Não, era questão de umas tetas bonitas. Depois do que acontecera no pátio, Tyrion conversou com Varys acerca de como poderiam arranjar as coisas para que Joffrey visitasse a casa de Chataya. Esperava que provar um pouco de mel pudesse adoçar o rapaz. Até poderia ficar grato, pelo amor dos deuses, e Tyrion não se importaria de receber um tiquinho a mais de gratidão do seu soberano. Teria de ser feito em segredo, naturalmente. A parte mais complicada seria separá-lo do Cão de Caça.

– O cão nunca está longe dos calcanhares do dono – ele tinha dito a Varys –, mas todos os homens dormem. E alguns também jogam, e visitam prostitutas e tabernas.

– Cão de Caça faz todas essas coisas, se é esta a sua pergunta.

– Não – Tyrion retrucou. – Minha pergunta é quando.

Varys pusera um dedo no rosto, sorrindo enigmaticamente.

– Senhor, um homem desconfiado poderia pensar que deseja encontrar um momento em que Sandor Clegane não esteja protegendo o Rei Joffrey, a fim de fazer algum mal ao rapaz.

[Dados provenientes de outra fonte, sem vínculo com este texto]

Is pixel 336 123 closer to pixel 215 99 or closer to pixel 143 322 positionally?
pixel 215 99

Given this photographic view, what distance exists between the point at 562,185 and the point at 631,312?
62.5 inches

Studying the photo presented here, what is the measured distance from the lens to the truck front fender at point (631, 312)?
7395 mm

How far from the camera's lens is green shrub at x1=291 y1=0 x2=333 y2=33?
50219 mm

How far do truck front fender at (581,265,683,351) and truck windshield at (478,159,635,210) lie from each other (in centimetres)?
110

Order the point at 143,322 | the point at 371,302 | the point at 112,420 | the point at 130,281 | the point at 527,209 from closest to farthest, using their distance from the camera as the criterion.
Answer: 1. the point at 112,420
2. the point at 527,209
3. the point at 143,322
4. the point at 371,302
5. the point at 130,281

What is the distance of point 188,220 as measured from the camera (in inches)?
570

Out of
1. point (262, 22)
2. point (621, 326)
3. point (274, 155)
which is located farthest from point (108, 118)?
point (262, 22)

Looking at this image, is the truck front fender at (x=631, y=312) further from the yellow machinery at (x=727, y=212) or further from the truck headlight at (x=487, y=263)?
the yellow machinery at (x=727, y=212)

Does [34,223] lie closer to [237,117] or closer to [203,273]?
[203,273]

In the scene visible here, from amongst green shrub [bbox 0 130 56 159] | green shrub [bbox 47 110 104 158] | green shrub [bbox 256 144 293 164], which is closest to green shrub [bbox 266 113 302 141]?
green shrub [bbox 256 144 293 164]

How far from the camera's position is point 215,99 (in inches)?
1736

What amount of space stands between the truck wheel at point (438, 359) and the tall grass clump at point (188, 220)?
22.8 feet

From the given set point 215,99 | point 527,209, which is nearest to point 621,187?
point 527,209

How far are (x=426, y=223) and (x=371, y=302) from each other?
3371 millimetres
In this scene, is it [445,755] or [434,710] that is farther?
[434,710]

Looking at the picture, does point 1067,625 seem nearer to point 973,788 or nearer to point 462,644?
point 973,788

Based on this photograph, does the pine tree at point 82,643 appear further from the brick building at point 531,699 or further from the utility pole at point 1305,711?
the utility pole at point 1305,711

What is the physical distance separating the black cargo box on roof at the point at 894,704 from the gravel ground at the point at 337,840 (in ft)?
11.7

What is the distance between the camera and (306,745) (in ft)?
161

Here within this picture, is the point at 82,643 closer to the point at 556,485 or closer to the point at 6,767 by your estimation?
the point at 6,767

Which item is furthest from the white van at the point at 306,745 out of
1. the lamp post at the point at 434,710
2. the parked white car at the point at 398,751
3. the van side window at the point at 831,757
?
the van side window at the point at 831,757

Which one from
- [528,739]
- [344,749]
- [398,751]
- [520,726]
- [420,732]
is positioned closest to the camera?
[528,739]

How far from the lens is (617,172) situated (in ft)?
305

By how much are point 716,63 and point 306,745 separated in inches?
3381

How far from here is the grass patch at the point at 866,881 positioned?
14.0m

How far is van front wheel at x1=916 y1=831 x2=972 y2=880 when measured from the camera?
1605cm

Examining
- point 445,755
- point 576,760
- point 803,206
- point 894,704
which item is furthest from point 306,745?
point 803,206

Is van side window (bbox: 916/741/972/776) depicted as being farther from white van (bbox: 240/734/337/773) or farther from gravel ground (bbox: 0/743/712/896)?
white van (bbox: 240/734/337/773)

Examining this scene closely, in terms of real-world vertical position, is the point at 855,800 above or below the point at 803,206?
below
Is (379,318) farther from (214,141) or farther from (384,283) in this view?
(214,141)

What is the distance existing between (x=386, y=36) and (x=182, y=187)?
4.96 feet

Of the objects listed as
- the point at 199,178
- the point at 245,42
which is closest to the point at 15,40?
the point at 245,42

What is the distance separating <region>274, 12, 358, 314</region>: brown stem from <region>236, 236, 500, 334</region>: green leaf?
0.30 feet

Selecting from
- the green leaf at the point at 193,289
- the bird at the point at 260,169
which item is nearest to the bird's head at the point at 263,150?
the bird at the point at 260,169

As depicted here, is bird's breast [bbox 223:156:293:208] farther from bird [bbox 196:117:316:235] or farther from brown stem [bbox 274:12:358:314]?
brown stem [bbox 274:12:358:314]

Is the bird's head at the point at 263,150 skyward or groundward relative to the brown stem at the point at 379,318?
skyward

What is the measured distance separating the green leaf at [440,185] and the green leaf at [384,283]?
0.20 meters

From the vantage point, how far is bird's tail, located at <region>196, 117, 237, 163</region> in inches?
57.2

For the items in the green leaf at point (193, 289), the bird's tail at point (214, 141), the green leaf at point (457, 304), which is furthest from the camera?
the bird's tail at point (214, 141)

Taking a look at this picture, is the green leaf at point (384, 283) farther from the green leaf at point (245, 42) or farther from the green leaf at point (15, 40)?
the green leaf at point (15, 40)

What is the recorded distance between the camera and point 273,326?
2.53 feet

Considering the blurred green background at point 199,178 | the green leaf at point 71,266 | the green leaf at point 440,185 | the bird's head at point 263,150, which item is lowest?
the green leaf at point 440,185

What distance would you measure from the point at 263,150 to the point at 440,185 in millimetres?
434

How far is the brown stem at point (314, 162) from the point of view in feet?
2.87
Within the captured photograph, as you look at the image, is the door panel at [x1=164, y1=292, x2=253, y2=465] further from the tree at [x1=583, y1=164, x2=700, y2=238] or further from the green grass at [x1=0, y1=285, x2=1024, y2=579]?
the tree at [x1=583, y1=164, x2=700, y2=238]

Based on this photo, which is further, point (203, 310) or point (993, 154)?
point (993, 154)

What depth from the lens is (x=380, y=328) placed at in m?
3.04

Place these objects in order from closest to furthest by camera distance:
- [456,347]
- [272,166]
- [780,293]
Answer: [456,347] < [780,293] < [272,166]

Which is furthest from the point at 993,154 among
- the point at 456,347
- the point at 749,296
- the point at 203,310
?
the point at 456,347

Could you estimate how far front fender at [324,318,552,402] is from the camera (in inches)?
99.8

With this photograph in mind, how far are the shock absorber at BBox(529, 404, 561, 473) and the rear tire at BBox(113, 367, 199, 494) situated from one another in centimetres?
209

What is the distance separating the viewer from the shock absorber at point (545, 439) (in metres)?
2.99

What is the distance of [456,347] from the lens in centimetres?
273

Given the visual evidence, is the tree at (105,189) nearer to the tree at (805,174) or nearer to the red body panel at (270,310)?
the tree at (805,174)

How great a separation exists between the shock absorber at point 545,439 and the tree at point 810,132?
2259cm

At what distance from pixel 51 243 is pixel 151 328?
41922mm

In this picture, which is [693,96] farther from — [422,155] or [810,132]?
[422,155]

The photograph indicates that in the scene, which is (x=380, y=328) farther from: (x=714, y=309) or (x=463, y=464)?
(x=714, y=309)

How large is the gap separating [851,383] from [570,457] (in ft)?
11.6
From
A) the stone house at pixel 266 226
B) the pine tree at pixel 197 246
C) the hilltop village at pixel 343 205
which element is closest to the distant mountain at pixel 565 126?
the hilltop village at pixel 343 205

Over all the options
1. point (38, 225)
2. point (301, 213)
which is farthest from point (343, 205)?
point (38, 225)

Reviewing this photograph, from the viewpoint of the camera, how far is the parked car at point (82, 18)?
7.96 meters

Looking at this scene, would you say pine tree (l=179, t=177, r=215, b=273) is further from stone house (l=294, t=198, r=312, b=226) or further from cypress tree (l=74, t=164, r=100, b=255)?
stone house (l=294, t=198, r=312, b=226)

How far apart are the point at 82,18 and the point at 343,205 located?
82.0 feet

– Decerto me conhece melhor do que isso, Lorde Varys. Ora, tudo o que quero é que Joffrey goste de mim.

O eunuco prometeu se debruçar sobre o assunto. Mas a guerra tinha suas exigências; a iniciação de Joffrey à condição viril teria de esperar.

– Sem dúvida conhece seu filho melhor do que eu – Tyrion obrigou-se a dizer a Cersei –, mas, seja como for, há muitos argumentos a favor de um casamento com os Tyrell. Pode ser a única maneira de Joffrey viver tempo suficiente para chegar à noite de núpcias.